Wang found that while all of the people reported fewer symptoms at the end of the year, all those in the tai chi groups reported more improvement in their symptom control than people in the aerobic exercise group after 24 weeks. And among those assigned to a tai chi regimen, people who practiced tai chi for a longer period of time showed greater improvement than those who did it for a shorter period.

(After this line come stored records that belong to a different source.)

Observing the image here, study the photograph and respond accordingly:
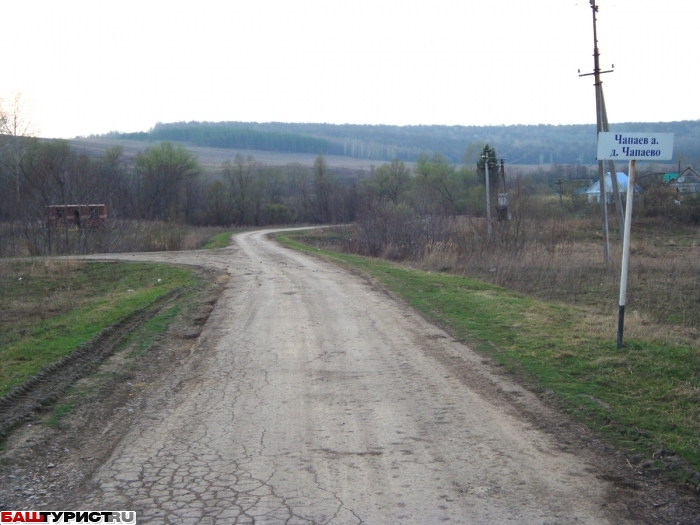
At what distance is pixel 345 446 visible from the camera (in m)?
5.90

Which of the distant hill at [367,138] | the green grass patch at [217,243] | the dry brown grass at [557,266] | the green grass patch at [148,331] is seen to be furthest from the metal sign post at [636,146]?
the distant hill at [367,138]

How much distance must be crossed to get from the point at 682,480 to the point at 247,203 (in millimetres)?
78497

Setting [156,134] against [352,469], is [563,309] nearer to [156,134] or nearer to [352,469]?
[352,469]

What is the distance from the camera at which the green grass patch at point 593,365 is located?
6309mm

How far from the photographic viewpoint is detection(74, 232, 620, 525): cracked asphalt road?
4672 mm

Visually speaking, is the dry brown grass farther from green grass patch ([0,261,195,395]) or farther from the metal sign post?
green grass patch ([0,261,195,395])

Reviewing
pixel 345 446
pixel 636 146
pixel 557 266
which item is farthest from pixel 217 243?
pixel 345 446

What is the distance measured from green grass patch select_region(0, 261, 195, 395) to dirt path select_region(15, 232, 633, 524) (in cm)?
236

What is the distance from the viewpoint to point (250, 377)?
836 cm

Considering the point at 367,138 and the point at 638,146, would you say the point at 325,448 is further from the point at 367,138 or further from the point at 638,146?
the point at 367,138

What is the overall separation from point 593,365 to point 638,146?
10.5ft

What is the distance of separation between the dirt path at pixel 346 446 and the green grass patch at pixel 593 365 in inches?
20.4

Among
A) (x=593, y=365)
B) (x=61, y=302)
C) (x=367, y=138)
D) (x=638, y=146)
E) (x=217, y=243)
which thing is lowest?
(x=217, y=243)

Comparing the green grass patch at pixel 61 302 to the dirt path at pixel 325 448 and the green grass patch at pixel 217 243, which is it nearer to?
the dirt path at pixel 325 448
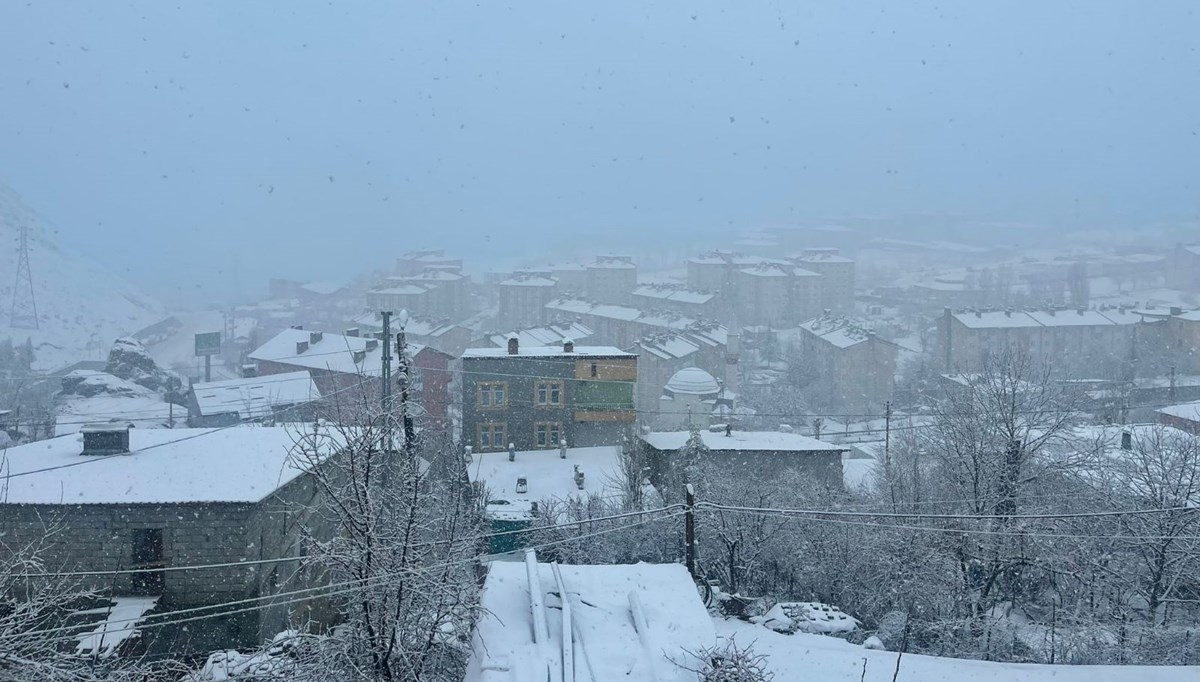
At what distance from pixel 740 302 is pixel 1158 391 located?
28590 millimetres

“We think our results suggest that physicians should think about what type of exercise is best for their patients with fibromyalgia,” says Wang. “We found that tai chi was more enjoyable [for patients]"
Wang measured a variety of things related to fibromyalgia, including the intensity of pain, people’s ability to function, fatigue, how tired they felt in the morning, whether they were depressed, how well they could perform their job and how well they slept. Regardless of which exercise group they were assigned to, all of the people in the study continued to take whatever medications they were using, and over the year started to reduce the amount of pain killers, antidepressants, muscle relaxants and other drugs they were taking. The study did not involve enough people to determine if the tai chi groups showed greater reduction in their medication use than people in the aerobic exercise group, however.

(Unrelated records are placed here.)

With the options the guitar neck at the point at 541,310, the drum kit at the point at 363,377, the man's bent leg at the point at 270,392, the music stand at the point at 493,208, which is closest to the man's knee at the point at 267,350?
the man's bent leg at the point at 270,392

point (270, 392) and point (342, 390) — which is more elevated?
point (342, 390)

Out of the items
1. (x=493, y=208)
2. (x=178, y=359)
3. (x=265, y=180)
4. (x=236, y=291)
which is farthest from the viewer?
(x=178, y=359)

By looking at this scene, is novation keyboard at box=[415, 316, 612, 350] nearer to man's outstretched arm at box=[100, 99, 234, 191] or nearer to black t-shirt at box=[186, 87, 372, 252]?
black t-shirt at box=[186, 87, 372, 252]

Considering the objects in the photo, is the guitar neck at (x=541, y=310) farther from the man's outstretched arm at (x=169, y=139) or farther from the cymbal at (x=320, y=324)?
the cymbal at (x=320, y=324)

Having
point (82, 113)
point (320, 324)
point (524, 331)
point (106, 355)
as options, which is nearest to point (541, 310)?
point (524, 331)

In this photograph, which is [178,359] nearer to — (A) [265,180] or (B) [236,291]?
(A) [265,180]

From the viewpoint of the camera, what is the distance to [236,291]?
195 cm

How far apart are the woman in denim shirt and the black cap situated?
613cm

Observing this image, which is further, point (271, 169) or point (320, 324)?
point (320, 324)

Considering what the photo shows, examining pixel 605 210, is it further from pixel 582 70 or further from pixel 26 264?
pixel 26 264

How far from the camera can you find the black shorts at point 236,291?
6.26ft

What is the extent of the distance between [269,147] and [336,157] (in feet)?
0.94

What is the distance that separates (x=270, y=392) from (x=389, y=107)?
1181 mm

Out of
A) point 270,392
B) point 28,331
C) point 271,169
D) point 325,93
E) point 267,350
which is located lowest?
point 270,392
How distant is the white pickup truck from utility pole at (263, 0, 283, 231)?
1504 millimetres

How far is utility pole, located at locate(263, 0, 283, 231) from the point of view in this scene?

While it’s not clear what causes chronic pain, doctors believe that being physically active can improve blood flow to the brain and body and may relieve a variety of symptoms, from depression to pain caused by inactive muscles and joints.
Wang says that tai chi may therefore be particularly useful for people with chronic pain, since it involves both the mind and body. People are taught to include meditative and relaxation skills in their movements. Many people with chronic pain are also not able to exercise due to their physical or psychological symptoms; some who start aerobic type exercises often stop. Indeed, those assigned to the tai chi classes in the study attended 62% of them, while people assigned to aerobic exercise attended 40% of their classes.
Wang says that doctors should consider tai chi as a possible treatment for people with fibromyalgia, especially since it appears to be easier to start and maintain. And if the improvements reported in the study are confirmed, more people with the condition may be able to improve their quality of life.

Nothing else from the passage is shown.